MWA Grand Master Peter Lovesey launched his crime writing career with 1970’s Wobble to Death, the first of eight novels featuring Victorian-era Metropolitan Police sergeant Daniel Cribb. In 1991, he introduced curmudgeonly contemporary cop Peter Diamond with The Last Detective, and brings the series to a close with Against the Grain (Soho Crime, Dec.). Lovesey, whose numerous accolades include a lifetime achievement award from the U.K. Crime Writers’ Association, spoke with PW about how both Peters have evolved over the course of 22 whodunits.
What was your original concept for Peter Diamond?
To begin with, he was meant to be a rather sort of outmoded copper getting towards the end of his career, a bit of a dinosaur on the force. I wanted him to be this “last detective,”
because I felt that probably there would not be many who would act as he did, using his old-fashioned methods, in the future. Police work these days involves teamwork. But he was a bit of a loner, and wanted to carry on as a loner. And it was only with reluctance that he turned to his team, and he was rough, and brusque with them.
How has Diamond changed for you over the years?
Originally, I wasn’t considering a series. By the end of The Last Detective he’d resigned from the police. I decided to give him another book at least, because I won the Anthony Award for it, a good incentive to do a little bit more with this character. He’s mellowed quite a lot over the series. He was a difficult man to work with initially, because he played his cards close to his chest. That changed as he became more comfortable with his team, and that comes out especially in this last book, as he reunites
with a former member of his squad, Julie Hargreaves, who had decided to move on after her very good work wasn’t
acknowledged at all by Diamond.
Do you feel that you’ve brought innovations to your genre, and if so, in what way?

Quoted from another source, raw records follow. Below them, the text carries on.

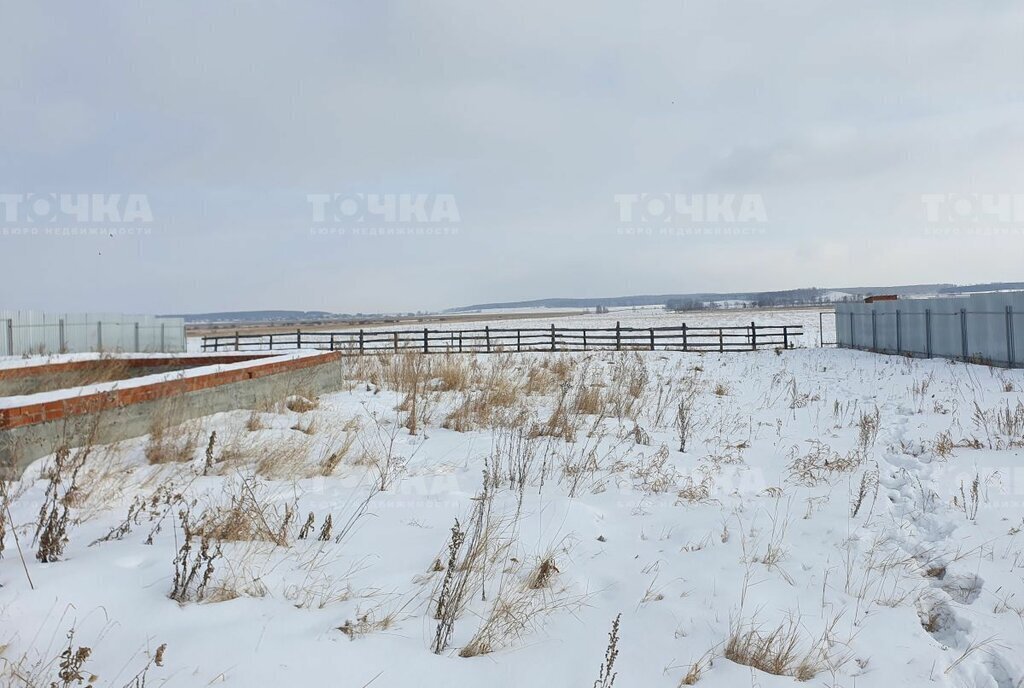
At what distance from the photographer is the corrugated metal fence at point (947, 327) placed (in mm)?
16656

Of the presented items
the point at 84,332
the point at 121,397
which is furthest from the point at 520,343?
the point at 84,332

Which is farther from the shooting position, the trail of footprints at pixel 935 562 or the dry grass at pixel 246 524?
the dry grass at pixel 246 524

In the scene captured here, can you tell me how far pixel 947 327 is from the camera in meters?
19.9

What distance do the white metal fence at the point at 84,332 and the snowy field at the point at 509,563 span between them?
25350 millimetres

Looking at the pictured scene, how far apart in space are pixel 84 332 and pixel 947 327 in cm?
3911

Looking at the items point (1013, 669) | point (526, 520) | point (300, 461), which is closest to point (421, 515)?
point (526, 520)

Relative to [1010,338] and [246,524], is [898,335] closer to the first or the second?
[1010,338]

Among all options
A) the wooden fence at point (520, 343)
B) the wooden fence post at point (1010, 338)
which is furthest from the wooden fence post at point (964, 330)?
the wooden fence at point (520, 343)

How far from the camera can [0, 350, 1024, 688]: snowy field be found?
2492 mm

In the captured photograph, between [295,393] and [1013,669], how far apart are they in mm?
8254

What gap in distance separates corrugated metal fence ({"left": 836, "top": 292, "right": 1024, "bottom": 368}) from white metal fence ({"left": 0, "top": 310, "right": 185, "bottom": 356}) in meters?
30.4

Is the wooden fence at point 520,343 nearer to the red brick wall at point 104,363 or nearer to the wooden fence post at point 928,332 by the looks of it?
the wooden fence post at point 928,332

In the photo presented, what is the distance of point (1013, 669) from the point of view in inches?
105

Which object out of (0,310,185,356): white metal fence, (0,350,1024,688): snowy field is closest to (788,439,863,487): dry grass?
(0,350,1024,688): snowy field
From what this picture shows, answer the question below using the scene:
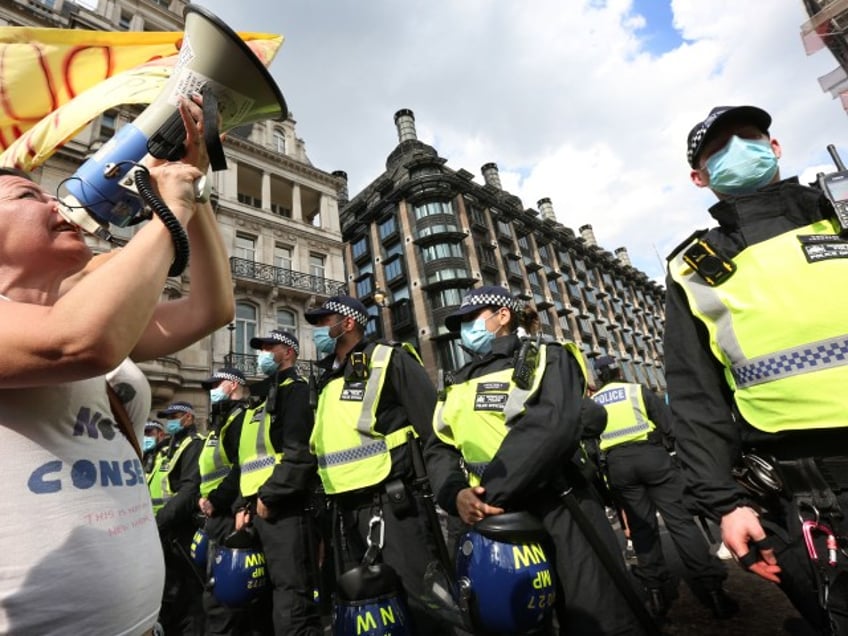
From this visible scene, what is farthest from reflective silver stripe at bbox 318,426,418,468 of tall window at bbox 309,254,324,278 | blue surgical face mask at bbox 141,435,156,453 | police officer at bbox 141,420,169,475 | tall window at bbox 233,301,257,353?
tall window at bbox 309,254,324,278

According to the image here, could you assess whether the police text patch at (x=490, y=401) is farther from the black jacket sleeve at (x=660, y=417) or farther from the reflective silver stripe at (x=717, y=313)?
the black jacket sleeve at (x=660, y=417)

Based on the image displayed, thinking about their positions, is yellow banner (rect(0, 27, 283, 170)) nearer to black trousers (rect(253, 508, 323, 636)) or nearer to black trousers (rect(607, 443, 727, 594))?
black trousers (rect(253, 508, 323, 636))

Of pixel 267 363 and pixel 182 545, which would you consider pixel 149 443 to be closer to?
pixel 182 545

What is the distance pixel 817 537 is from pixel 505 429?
4.39 ft

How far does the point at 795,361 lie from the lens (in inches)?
55.6

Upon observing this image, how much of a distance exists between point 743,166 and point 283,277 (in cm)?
1893

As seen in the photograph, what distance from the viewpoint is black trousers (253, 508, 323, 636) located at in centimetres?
297

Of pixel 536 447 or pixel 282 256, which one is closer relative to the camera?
pixel 536 447

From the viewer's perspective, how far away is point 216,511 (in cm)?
413

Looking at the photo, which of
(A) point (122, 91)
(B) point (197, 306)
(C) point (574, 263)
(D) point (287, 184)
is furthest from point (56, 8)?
(C) point (574, 263)

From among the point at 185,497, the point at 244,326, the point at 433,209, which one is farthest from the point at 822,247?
the point at 433,209

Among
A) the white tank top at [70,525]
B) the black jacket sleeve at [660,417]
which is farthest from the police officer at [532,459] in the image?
the black jacket sleeve at [660,417]

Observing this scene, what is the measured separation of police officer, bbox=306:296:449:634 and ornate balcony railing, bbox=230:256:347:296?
46.6ft

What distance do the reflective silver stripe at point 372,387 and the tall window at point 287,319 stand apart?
16652mm
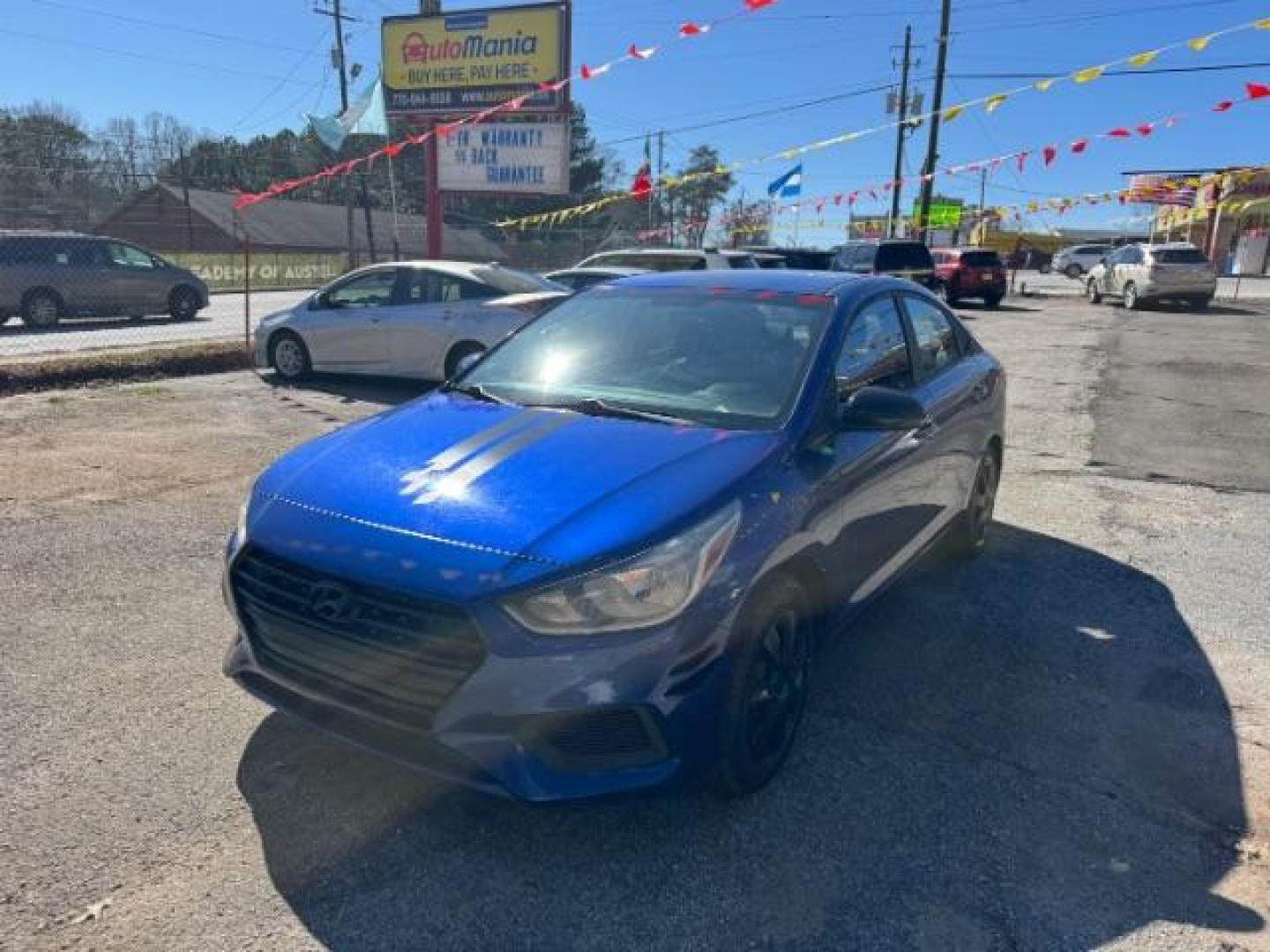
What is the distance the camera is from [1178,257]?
2417 cm

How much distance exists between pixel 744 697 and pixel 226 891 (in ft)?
4.95

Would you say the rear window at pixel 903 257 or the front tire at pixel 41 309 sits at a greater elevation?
the rear window at pixel 903 257

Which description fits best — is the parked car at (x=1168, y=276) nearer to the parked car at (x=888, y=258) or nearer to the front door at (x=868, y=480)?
the parked car at (x=888, y=258)

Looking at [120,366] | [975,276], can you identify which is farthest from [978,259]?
[120,366]

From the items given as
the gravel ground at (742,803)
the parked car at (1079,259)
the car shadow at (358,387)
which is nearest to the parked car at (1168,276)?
the car shadow at (358,387)

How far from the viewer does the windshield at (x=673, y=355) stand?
344 cm

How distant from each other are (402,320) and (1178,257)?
22257 millimetres

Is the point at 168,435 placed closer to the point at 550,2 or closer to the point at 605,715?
the point at 605,715

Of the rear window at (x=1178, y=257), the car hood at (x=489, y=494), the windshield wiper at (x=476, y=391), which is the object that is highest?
the rear window at (x=1178, y=257)

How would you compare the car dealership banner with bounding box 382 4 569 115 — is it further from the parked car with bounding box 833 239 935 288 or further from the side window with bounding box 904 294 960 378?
the side window with bounding box 904 294 960 378

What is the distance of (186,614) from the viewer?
4211 mm

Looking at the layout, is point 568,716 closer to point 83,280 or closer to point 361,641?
point 361,641

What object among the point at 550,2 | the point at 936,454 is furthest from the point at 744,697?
the point at 550,2

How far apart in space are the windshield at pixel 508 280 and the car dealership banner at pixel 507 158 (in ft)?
34.0
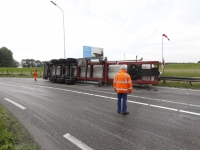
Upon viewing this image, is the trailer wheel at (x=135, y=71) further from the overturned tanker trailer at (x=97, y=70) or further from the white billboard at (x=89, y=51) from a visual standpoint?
the white billboard at (x=89, y=51)

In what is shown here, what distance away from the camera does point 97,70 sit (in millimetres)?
14781

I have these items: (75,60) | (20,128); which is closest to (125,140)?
(20,128)

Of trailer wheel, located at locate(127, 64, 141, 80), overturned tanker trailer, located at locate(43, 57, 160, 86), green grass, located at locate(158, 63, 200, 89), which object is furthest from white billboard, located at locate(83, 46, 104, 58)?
trailer wheel, located at locate(127, 64, 141, 80)

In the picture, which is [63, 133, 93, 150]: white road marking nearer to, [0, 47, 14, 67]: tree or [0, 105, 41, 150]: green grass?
[0, 105, 41, 150]: green grass

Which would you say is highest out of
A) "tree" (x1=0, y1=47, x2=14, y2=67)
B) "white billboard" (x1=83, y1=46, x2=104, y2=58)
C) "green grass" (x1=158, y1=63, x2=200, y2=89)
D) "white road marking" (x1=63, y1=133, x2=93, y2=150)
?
"tree" (x1=0, y1=47, x2=14, y2=67)

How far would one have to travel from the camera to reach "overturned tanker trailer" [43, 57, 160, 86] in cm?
1187

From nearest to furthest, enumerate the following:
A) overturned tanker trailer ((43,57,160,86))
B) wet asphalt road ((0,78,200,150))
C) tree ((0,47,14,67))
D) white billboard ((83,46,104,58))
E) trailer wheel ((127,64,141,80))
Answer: wet asphalt road ((0,78,200,150)), overturned tanker trailer ((43,57,160,86)), trailer wheel ((127,64,141,80)), white billboard ((83,46,104,58)), tree ((0,47,14,67))

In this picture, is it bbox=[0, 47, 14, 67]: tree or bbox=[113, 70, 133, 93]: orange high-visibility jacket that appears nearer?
bbox=[113, 70, 133, 93]: orange high-visibility jacket

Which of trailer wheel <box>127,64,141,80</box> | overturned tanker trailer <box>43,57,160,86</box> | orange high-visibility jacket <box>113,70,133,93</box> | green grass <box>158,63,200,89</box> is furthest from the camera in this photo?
green grass <box>158,63,200,89</box>

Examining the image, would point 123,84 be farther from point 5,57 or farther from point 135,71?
point 5,57

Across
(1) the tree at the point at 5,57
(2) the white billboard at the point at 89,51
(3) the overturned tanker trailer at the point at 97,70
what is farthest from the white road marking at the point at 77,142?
(1) the tree at the point at 5,57

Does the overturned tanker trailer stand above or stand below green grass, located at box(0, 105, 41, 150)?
above

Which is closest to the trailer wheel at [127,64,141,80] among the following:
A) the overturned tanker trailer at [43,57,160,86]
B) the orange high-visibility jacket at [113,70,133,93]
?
the overturned tanker trailer at [43,57,160,86]

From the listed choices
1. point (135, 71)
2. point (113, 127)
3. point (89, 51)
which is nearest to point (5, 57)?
point (89, 51)
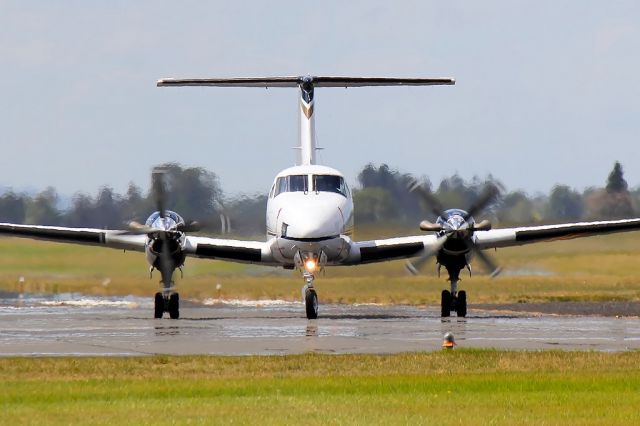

I’ve tried to look for different ways of making a realistic and engaging story within the conventions of fair-play mysteries, different from the approaches of authors I’d read, like Agatha Christie. In this book, Diamond actually contrasts his approach to investigating and questioning witnesses with the methods of Hercule Poirot.
How else did you set this book apart?
Against the Grain both gets Diamond away from the offices of the Bath CID [criminal investigation department] into a new environment—the countryside—and also gives him an opportunity to play at being a private detective, rather than an official one, because of the circumstances of the plot, which was a challenge for me as well as him. He’s asked to investigate something on behalf of Julie, but the situation requires him not to reveal that he’s a policeman. He comes across just as a visitor to her village, and, to be convincing in that role, I put him into some tough situations, including helping to deliver a calf. When you’ve written over 20 books in a series, you’re looking for new opportunities for your character.